Ketika jam perkuliahan usai biasanya dia akan menjemputku, membawaku ke apartemen dan menemaninya mengerjakan beberapa berkas perusahaan. Dia tidak selalu berada di kantor selain meeting dan beberapa rapat saham. Rafata memilih pulang dan mengerjakannya di apartemen, selain itu dia membantuku menyelesaikan tugas mandiri selama aku kuliah. Biasanya kami akan makan bersama usai mengerjakan tugas masing-masing.

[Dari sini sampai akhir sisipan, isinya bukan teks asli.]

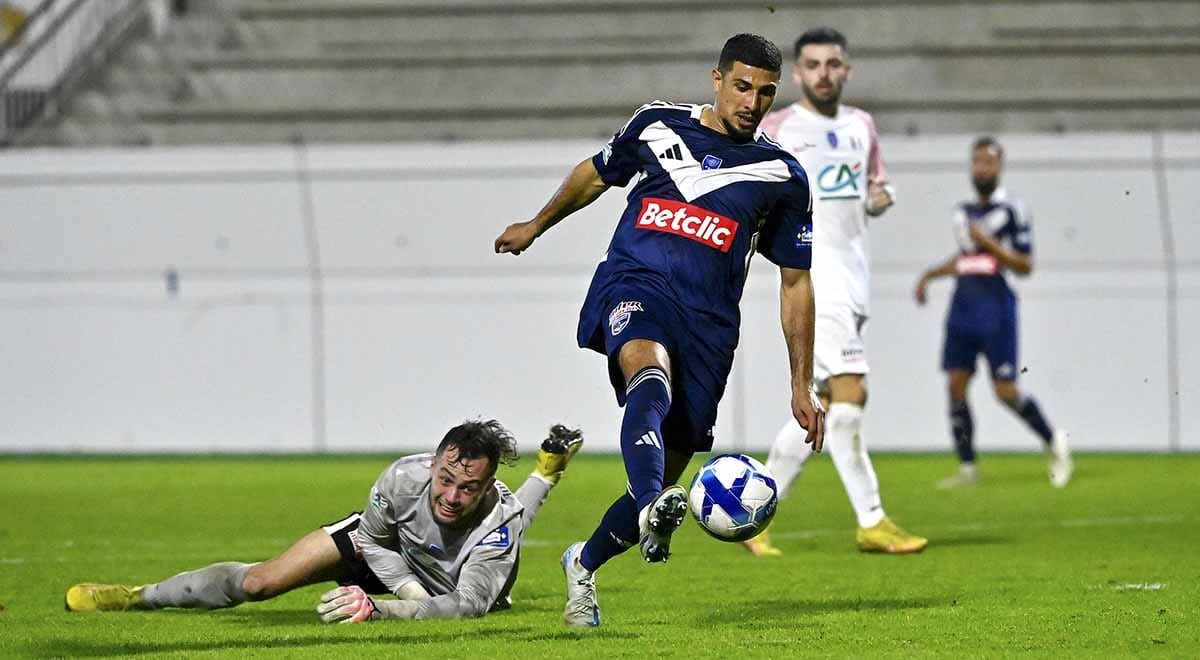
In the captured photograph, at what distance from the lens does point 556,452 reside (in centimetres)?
777

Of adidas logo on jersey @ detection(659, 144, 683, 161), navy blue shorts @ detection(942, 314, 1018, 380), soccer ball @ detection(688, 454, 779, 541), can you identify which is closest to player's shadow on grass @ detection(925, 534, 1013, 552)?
adidas logo on jersey @ detection(659, 144, 683, 161)

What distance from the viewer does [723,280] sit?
21.7 ft

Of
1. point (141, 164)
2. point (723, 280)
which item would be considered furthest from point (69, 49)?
point (723, 280)

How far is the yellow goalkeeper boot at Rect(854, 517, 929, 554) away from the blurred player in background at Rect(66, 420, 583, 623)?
2799 millimetres

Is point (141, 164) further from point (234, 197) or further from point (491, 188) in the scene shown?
point (491, 188)

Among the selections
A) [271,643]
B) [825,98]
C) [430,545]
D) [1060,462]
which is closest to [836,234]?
[825,98]

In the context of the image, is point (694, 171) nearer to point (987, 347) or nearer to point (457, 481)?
point (457, 481)

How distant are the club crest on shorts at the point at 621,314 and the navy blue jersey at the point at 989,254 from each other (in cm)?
915

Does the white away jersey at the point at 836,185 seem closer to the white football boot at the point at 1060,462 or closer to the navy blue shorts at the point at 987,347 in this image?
the white football boot at the point at 1060,462

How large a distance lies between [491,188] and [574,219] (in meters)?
0.83

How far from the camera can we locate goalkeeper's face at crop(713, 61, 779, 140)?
6.51 m

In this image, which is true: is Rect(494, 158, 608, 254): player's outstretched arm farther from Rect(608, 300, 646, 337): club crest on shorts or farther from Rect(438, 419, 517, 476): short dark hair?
Rect(438, 419, 517, 476): short dark hair

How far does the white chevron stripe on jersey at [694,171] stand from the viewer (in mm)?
6633

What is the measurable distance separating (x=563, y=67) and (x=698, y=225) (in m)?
14.5
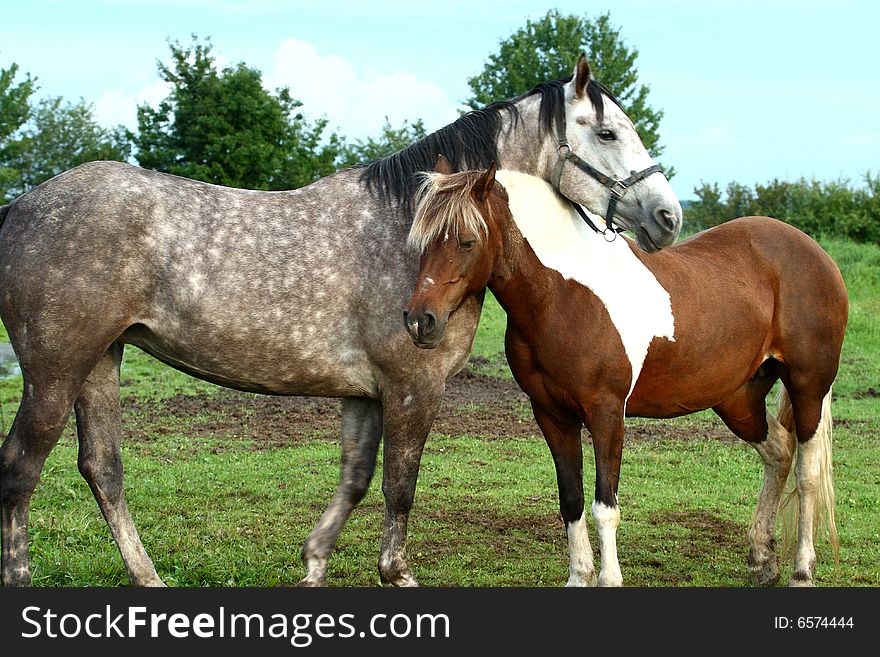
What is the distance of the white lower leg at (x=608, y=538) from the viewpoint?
4129 mm

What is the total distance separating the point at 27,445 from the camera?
Answer: 407cm

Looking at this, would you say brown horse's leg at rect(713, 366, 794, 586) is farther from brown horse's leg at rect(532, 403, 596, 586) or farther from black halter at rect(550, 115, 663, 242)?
black halter at rect(550, 115, 663, 242)

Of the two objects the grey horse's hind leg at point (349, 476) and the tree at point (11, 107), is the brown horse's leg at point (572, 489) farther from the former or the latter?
the tree at point (11, 107)

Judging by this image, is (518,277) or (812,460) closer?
(518,277)

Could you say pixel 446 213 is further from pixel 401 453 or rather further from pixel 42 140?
pixel 42 140

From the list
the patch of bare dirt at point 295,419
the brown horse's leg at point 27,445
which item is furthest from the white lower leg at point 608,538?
the patch of bare dirt at point 295,419

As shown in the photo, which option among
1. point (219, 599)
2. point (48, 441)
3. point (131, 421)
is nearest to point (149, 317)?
point (48, 441)

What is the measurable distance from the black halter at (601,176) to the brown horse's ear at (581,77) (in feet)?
0.47

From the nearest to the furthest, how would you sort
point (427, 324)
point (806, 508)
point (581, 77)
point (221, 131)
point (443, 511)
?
point (427, 324)
point (581, 77)
point (806, 508)
point (443, 511)
point (221, 131)

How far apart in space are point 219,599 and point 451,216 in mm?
1859

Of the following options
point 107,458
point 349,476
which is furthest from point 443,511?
point 107,458

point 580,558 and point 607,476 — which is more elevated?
point 607,476

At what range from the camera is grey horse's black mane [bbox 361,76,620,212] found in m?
4.47

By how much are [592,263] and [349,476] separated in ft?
5.22
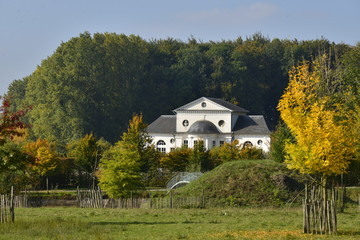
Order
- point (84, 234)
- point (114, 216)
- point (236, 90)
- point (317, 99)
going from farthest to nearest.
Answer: point (236, 90), point (114, 216), point (317, 99), point (84, 234)

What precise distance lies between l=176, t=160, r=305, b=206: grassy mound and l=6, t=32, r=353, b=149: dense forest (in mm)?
51823

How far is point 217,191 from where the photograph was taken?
163 ft

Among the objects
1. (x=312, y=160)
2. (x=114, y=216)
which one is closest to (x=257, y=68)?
(x=114, y=216)

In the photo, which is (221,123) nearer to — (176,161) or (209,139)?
(209,139)

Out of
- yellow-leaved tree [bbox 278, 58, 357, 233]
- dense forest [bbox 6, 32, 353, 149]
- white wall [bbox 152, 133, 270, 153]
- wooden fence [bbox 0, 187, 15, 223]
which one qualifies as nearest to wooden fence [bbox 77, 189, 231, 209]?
wooden fence [bbox 0, 187, 15, 223]

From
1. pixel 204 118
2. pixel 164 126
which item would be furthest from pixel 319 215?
pixel 164 126

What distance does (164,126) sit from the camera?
3962 inches

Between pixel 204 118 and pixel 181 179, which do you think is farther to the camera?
pixel 204 118

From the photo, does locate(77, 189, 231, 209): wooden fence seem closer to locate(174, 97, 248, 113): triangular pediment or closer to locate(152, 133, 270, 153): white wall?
locate(152, 133, 270, 153): white wall

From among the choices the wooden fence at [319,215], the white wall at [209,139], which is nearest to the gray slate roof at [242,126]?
the white wall at [209,139]

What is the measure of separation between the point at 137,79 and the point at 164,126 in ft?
61.4

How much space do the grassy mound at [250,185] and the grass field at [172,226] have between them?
8701 mm

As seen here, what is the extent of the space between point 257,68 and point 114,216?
8997cm

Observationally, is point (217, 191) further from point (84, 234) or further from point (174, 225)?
point (84, 234)
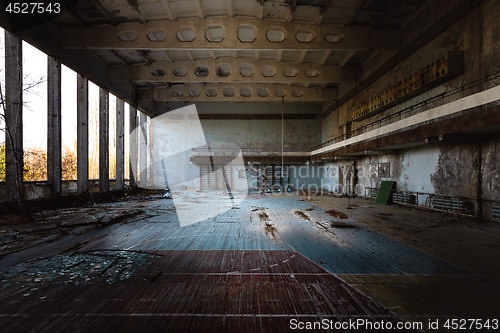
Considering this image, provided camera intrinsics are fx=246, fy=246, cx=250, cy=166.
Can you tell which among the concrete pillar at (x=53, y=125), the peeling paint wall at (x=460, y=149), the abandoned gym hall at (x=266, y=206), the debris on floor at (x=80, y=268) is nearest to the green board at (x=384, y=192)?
the abandoned gym hall at (x=266, y=206)

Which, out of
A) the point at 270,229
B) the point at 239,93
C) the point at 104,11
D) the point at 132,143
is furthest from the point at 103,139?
the point at 270,229

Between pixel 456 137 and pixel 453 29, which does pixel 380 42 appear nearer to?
pixel 453 29

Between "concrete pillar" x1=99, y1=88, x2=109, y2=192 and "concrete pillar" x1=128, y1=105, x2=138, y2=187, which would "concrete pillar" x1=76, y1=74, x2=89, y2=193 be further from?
"concrete pillar" x1=128, y1=105, x2=138, y2=187

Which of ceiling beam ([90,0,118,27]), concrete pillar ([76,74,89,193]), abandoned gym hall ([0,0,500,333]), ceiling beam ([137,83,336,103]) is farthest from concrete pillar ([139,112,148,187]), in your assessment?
ceiling beam ([90,0,118,27])

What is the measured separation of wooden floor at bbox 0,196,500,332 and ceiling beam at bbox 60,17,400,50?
30.0 ft

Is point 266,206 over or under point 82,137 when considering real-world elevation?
under

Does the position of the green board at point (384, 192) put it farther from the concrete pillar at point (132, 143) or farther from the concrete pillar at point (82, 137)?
the concrete pillar at point (132, 143)

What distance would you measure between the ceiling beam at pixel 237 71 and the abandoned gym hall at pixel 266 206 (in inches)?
3.6

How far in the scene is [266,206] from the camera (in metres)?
11.0

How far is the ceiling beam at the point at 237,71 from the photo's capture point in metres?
15.1

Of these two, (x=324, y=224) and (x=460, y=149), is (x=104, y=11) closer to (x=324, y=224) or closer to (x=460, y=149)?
(x=324, y=224)

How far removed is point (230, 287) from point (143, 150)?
64.1ft

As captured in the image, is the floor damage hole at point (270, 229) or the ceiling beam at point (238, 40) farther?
the ceiling beam at point (238, 40)

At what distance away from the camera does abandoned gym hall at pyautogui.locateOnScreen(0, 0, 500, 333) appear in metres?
2.75
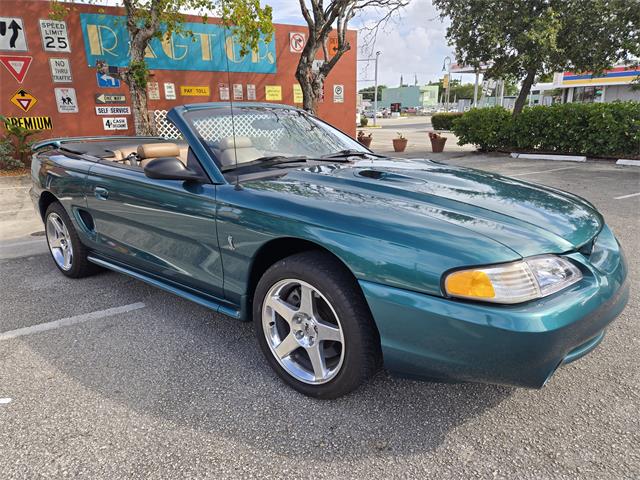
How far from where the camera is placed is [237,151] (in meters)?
2.80

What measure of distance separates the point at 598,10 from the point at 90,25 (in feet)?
41.3

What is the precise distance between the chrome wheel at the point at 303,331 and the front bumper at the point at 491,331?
0.31 m

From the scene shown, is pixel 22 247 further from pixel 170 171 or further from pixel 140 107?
pixel 140 107

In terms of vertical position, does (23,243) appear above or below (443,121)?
below

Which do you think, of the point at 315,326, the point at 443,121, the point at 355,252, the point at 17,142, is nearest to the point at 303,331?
the point at 315,326

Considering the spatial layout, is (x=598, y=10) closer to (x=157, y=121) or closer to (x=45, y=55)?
(x=157, y=121)

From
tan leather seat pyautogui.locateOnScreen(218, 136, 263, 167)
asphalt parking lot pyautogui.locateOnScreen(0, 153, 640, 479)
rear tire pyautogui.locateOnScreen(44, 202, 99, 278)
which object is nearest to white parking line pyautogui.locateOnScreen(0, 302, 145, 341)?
asphalt parking lot pyautogui.locateOnScreen(0, 153, 640, 479)

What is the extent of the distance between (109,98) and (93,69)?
28.8 inches

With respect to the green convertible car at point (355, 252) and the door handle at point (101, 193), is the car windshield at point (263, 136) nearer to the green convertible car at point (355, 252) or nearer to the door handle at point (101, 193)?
the green convertible car at point (355, 252)

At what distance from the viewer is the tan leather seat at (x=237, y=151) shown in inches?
108

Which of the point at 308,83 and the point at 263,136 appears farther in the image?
the point at 308,83

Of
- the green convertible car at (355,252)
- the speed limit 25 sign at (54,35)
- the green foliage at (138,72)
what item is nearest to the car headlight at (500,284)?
the green convertible car at (355,252)

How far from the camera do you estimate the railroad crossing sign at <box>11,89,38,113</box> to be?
10625mm

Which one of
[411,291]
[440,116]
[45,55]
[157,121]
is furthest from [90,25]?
[440,116]
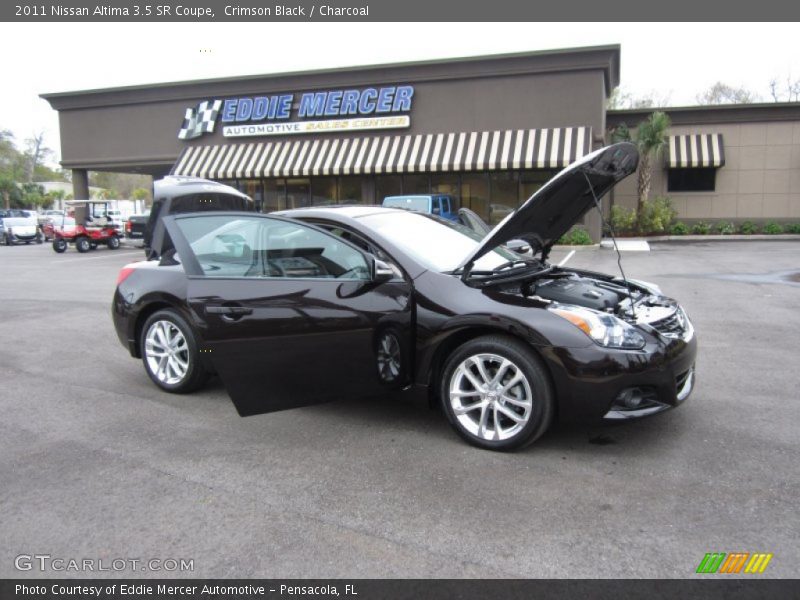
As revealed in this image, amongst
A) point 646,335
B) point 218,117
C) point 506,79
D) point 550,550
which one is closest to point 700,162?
point 506,79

Melihat ini semua membuatku selalu kacau tidak bisa berkosentrasi terhadap pandangan yang di lihat di kemudian hari. Kadang juga aku membenci sebuah pertemuan yang selalu menjadi deja vu. Aku ingin mengakhiri malam-malamku dengan tenang tanpa ada lagi kilasan yang datang di jam-jam tidurku. Ini juga yang mengusik jam pagiku menjadi kesiangan, bukan karena aku telat tidur, tetapi memang begitulah kenyataan yang harus aku hadapi apabila terbangun di tengah malam. Suara teriakan yang selalu menjerit membuat telingaku terasa sakit dan akhirnya terbangun.

Aku harap bahwa pagi tidak pernah nyata, cukup jam bekerku yang berisik membangunkan kesadaranku. Aku harap masaku akan lebih baik saat dia tiba.